This is the part where I cry because my family lives on three continents.

I cry because my son has just really grasped the concept of grandparents and aunts and uncles and cousin-friends, as he calls them, and now he has to say goodbye to them. All of them.

I cry because my niece is about to take her first steps and celebrate her first birthday and those are more landmark moments that I won’t be around for.

And I cry because talking to my mom requires us both to have decent Internet connections in the countries we’re in.

This is the part where I cry because I just took my kids to their last playground and park for two years.

I cry because my son just discovered firemen and mailmen and is constantly on the lookout for them, but won’t see any in Dakar.

I cry because they now ask for things like blueberries, peaches, boxes of raisins, granola bars and string cheese, but starting tomorrow these are off the table.

And I cry because trampoline parks, libraries and their story times, children’s museums, kids’ meals served in clean high chairs next to an air-conditioned play area at fast-food restaurants have all been wonderful beyond  words.

This is the part where I cry because there won’t be any more family bike rides along the Greenway, pizza picnics overlooking the Smoky Mountains (or the presence of any mountains anywhere), hikes along trails, cookouts at the lake or drives through Cades Cove with the top down.

I cry because we are headed back to where daily tasks are more complex and more challenging and more time-consuming. Where getting a drink of water doesn’t mean just turning on the tap, getting cash back isn’t an option, there are no drive-thrus or express lanes.

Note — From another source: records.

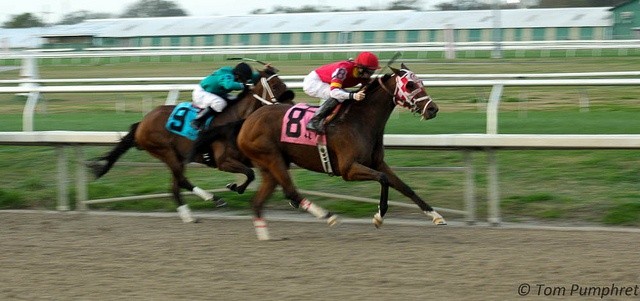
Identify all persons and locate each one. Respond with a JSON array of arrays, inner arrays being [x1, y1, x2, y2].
[[191, 62, 271, 129], [303, 51, 381, 135]]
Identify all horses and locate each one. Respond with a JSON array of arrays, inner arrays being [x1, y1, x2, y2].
[[188, 62, 447, 239], [83, 65, 302, 223]]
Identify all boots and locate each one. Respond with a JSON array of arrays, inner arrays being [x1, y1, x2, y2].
[[191, 105, 217, 129], [305, 96, 340, 133]]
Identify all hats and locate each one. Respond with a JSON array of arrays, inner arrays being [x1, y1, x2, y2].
[[355, 51, 381, 68], [234, 62, 252, 76]]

And I cry because it’s been two months and I haven’t seen a single child begging on the street. 

This is the part where I cry because I just took my last real bath and there will be no more glorious water pressure for showers.

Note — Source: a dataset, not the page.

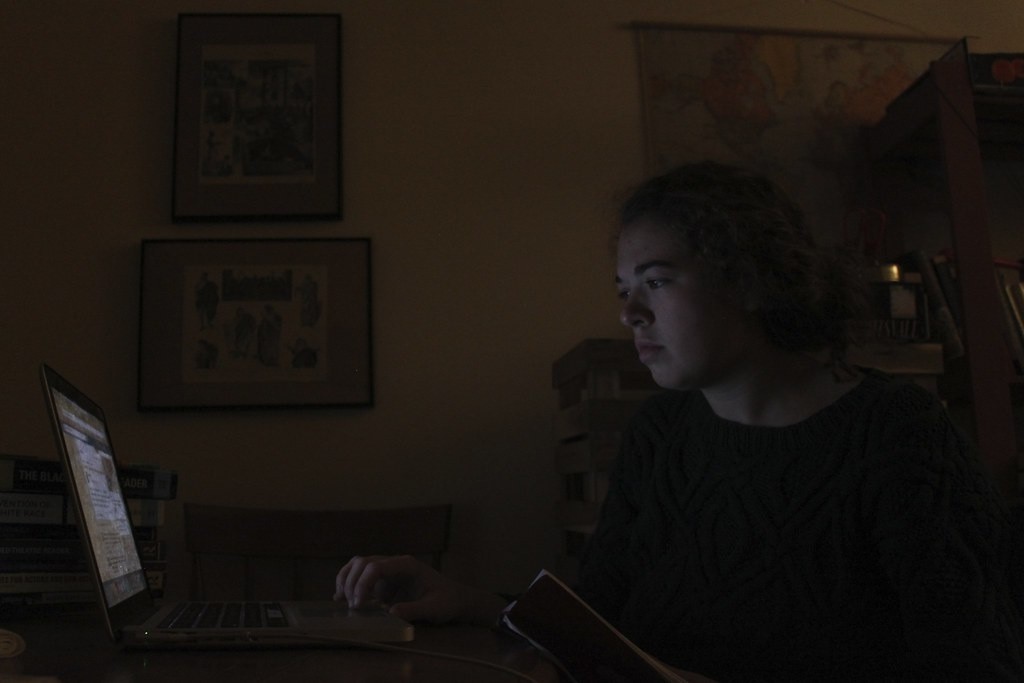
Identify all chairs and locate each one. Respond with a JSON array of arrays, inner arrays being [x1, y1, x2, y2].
[[184, 500, 454, 612]]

I cry because I have loved sleeping in a temperature-controlled environment with the assurance that the electricity will stay on to maintain it.

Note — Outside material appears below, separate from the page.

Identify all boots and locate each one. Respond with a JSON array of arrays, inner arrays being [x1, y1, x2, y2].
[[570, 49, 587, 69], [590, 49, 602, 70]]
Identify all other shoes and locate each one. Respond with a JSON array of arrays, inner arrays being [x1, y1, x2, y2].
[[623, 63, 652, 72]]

This is the part where I cry because today a mosquito bite means an itch but tomorrow it could mean malaria.

I cry because in eight weeks this house accumulated less dust than our apartment in Dakar does in a few days – or one hour of dust storm.

I cry because all summer I have enjoyed every rain shower and storm without running for towels or the floor squeegee, wondering whose houses are flooding this time. 

And I cry because I’ve run my last loads in the super silent dishwasher and gigantic washing machine – again, without fear of a power cut mid cycle.

This is the part where I cry. 

But to, “Joy comes in the morning,” I cling.

Truly there are many blessings in my life right now, but in this moment I need to grieve these things above before I move on. I know several people who are crying through heart-wrenching struggles and losses that are much greater than what I am going through. MS, PTG, JB, GB and CB – our hearts and our prayers are with you.